In my world, there are two kinds of artichokes: globe artichokes and spiny artichokes. Both grow great in our garden, and in general, the artichoke is an easy-to-grow perennial vegetable that grows for multiple years, with best flower bud production coming on two and three year old plants.
Without a doubt, the globe types are the most famous in the United States, because that’s what all the big commercial growers in Watsonville, Calif., grow, and that group grows three-quarters of all the commercial artichokes in the United States. I adore globe artichokes and have eaten several thousand over the years of living in California.

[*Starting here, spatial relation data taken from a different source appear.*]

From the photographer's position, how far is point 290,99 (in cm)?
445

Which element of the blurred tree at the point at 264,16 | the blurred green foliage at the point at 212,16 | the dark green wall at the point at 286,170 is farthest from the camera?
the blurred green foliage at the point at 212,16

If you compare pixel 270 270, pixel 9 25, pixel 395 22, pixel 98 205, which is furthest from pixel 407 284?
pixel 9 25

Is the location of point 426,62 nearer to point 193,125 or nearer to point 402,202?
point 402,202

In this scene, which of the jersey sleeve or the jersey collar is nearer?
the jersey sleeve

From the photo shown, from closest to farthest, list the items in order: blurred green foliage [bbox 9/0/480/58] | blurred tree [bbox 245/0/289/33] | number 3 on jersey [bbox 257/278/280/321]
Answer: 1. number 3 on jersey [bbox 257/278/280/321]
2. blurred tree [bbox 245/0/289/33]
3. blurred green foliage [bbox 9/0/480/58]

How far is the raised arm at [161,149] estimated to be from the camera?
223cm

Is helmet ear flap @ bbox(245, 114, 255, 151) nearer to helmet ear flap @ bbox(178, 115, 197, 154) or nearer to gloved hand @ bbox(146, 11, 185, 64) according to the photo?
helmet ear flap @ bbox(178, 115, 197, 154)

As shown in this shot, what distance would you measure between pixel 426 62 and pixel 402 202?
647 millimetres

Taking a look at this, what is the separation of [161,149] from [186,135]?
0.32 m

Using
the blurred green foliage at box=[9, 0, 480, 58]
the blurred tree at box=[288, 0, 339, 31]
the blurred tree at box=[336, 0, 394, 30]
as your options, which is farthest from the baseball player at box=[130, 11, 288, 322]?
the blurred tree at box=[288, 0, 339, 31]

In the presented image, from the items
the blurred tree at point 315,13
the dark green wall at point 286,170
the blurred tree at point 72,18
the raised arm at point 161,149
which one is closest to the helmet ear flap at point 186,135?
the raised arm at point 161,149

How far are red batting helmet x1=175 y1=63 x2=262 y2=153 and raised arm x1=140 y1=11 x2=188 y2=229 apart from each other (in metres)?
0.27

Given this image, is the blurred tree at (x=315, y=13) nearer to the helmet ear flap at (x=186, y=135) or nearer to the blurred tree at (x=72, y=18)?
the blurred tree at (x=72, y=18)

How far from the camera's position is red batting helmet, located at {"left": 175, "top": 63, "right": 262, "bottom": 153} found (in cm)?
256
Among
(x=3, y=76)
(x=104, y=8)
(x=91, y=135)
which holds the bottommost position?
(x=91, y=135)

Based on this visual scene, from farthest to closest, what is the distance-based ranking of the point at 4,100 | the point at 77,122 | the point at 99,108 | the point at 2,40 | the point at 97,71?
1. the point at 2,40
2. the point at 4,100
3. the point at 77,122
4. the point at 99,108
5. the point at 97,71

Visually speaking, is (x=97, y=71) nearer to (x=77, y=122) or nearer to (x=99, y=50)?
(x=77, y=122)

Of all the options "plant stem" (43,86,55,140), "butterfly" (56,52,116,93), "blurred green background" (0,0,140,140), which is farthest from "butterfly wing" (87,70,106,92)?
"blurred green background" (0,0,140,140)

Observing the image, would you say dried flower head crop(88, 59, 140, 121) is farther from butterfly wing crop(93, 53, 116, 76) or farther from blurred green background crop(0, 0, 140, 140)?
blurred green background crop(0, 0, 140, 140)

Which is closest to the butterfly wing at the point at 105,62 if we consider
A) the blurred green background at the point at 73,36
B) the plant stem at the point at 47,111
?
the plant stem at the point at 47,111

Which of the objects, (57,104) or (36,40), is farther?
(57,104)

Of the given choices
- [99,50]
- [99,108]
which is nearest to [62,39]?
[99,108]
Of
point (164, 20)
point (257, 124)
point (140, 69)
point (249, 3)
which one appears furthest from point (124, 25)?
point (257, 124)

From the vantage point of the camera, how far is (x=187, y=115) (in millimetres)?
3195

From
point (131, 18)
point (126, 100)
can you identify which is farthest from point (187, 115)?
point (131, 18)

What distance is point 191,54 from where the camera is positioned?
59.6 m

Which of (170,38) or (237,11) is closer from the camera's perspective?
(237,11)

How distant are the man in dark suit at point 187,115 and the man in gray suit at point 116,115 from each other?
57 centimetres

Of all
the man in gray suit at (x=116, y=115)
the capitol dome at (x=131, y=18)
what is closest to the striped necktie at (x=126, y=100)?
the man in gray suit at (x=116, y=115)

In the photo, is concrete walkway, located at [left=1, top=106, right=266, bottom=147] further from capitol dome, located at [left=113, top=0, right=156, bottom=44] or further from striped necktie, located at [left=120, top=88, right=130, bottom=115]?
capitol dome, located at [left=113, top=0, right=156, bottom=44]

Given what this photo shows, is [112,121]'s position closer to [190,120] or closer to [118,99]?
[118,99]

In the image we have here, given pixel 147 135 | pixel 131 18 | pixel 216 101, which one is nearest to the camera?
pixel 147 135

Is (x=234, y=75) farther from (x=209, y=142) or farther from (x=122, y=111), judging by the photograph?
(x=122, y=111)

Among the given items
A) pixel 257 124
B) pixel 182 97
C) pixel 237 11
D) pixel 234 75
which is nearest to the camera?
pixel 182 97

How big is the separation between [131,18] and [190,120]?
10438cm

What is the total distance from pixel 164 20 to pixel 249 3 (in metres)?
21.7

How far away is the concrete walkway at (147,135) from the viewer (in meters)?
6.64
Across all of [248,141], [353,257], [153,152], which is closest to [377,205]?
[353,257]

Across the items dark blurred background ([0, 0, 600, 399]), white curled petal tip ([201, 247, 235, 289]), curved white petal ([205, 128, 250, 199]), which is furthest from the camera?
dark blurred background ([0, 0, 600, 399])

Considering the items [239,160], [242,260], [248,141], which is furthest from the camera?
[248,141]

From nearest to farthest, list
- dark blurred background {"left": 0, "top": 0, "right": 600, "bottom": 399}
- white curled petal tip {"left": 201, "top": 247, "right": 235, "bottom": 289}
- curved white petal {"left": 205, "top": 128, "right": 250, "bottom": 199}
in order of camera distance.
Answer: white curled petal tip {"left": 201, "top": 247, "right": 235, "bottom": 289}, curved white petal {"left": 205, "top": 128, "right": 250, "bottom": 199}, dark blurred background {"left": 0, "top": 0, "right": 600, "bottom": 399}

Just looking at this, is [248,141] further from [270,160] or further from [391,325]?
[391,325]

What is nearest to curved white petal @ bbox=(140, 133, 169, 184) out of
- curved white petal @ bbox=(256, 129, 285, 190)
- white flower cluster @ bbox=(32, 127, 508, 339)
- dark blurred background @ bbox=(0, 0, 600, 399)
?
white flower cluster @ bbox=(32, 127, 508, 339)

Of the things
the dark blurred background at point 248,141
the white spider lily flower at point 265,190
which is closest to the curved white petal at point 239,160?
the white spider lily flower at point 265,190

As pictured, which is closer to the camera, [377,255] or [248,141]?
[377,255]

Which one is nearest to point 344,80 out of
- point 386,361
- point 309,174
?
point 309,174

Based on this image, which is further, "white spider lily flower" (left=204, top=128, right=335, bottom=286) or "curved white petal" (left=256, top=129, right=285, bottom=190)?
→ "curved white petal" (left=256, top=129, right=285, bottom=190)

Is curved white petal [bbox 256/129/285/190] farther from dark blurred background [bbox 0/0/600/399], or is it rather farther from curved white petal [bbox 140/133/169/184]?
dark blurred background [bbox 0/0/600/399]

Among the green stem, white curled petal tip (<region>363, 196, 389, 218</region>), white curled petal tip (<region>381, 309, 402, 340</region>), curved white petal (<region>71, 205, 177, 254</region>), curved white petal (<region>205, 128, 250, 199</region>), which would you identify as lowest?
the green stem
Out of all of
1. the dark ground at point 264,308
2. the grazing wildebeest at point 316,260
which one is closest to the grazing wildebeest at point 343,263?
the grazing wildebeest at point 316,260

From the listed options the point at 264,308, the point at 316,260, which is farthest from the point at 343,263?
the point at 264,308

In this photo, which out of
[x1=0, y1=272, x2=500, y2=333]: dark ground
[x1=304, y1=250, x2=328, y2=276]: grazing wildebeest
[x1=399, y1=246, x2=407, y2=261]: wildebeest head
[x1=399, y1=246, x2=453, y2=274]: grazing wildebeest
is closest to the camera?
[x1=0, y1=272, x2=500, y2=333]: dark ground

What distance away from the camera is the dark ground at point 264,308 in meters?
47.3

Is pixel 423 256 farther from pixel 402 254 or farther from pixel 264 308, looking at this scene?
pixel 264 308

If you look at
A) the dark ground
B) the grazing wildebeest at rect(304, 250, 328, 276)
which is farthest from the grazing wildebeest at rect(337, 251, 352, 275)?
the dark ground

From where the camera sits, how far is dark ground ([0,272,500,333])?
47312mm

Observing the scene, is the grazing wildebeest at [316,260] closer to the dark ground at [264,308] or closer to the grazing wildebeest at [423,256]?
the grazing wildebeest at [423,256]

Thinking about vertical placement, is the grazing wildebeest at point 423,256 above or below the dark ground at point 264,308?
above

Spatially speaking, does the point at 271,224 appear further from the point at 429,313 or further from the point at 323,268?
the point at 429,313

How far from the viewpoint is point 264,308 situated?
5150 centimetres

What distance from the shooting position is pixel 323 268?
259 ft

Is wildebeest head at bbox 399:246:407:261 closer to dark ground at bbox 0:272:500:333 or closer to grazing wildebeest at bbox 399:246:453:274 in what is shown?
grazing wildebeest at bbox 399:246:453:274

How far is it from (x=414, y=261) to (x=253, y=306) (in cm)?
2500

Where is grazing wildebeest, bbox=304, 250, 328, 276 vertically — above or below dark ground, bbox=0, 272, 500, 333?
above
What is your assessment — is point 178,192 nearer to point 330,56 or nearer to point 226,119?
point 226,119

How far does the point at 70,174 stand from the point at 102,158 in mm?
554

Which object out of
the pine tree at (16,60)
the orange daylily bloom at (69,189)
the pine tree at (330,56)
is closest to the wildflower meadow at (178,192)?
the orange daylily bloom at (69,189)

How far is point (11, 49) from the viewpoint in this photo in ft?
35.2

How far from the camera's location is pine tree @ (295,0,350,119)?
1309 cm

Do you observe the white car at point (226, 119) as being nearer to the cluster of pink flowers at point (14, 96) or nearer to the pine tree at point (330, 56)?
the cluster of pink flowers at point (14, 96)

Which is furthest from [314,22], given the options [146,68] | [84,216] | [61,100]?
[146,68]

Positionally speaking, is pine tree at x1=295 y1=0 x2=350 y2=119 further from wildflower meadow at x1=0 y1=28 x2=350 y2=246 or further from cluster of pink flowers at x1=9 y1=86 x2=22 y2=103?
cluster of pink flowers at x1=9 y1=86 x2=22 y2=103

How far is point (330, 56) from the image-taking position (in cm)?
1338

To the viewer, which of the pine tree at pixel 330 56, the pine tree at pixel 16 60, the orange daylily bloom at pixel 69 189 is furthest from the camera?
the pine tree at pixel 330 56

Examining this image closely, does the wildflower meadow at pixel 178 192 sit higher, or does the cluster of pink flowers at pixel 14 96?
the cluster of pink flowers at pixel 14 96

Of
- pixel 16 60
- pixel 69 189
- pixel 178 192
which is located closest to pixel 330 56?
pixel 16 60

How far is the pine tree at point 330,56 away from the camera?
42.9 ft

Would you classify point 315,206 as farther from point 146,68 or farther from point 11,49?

California artichokes are those big, fat green heads that I used to boil or steam until the leaves were softened enough to pick off one at a time. I enjoyed dipping the swollen leaf base in mayonnaise or some other sauce before biting off the succulent part and throwing the rest of the leaf away. (Side note: Artichoke leaves make a great compost component because they resist getting too soggy, and their somewhat rigid curved shapes help add oxygen and therefore combustive capacity to a compost pile of juicy kitchen wastes.)
But these days, I’m a thorny artichoke guy, and my intake of artichokes has increased a hundredfold, easily. We eat a lot of artichokes at our house — in soups, in vegetable dishes, raw in salads and stuffed (or really more like sprinkled) with various fillings/sprinklings. Most Italians eat a lot of artichokes and Italy, the top producer in the world, produces about ten times the number of artichokes than the United States does.
The secret to growing good globe artichokes is in cutting off the extra buds if there are more than three on a normal-sized plant or five on a huge plant. Farmers near Rome do grow one spectacular globe style artichoke here in Italy. They cultivate huge plants and then cut off all but one of the new flower buds, thereby forcing all the growing power into the single flower bud on top. That practice makes for huge buds, and the growers of that variety put paper bags over the individual flower buds to protect them, and also sometimes to write down the name of the person that has already paid to purchase that specific artichoke. Some of those growers may get as much as ten euros for each single artichoke — often paid ahead of time!
Now that I grow and eat mostly spiny artichokes (the Italians call them carciofi [car-cheau-fee]), I don’t worry about thinning much, and I usually leave on all the flowers. The difference is that, with spiny artichokes, considerably smaller buds are perfectly acceptable, because much more of the flower bud is eaten. When my wife prepares spiny artichokes, she cuts the spines off the tops of the flower buds and trims a bit off the outside foliage. Sometimes, she will cut the whole bud and as much as a foot of the stem into pieces to be used in the kitchen.
When globe artichokes are eaten California style, people will eat perhaps 5 percent of the total mass of the flower bud. With Italian spiny artichokes, perhaps 75 percent or more of the whole mass is eaten.
Artichoke cultivation is all about producing flower buds, so the nutritional requirements for phosphorus and potassium are high. Before planting new shoots, I like to fertilize the soil with fireplace ashes and some old bone product, like bone meal. As much as I like eating them, I really also like not harvesting the artichoke flower buds and letting the flowers mature. These big, beautiful thistles can be real stunners in the garden.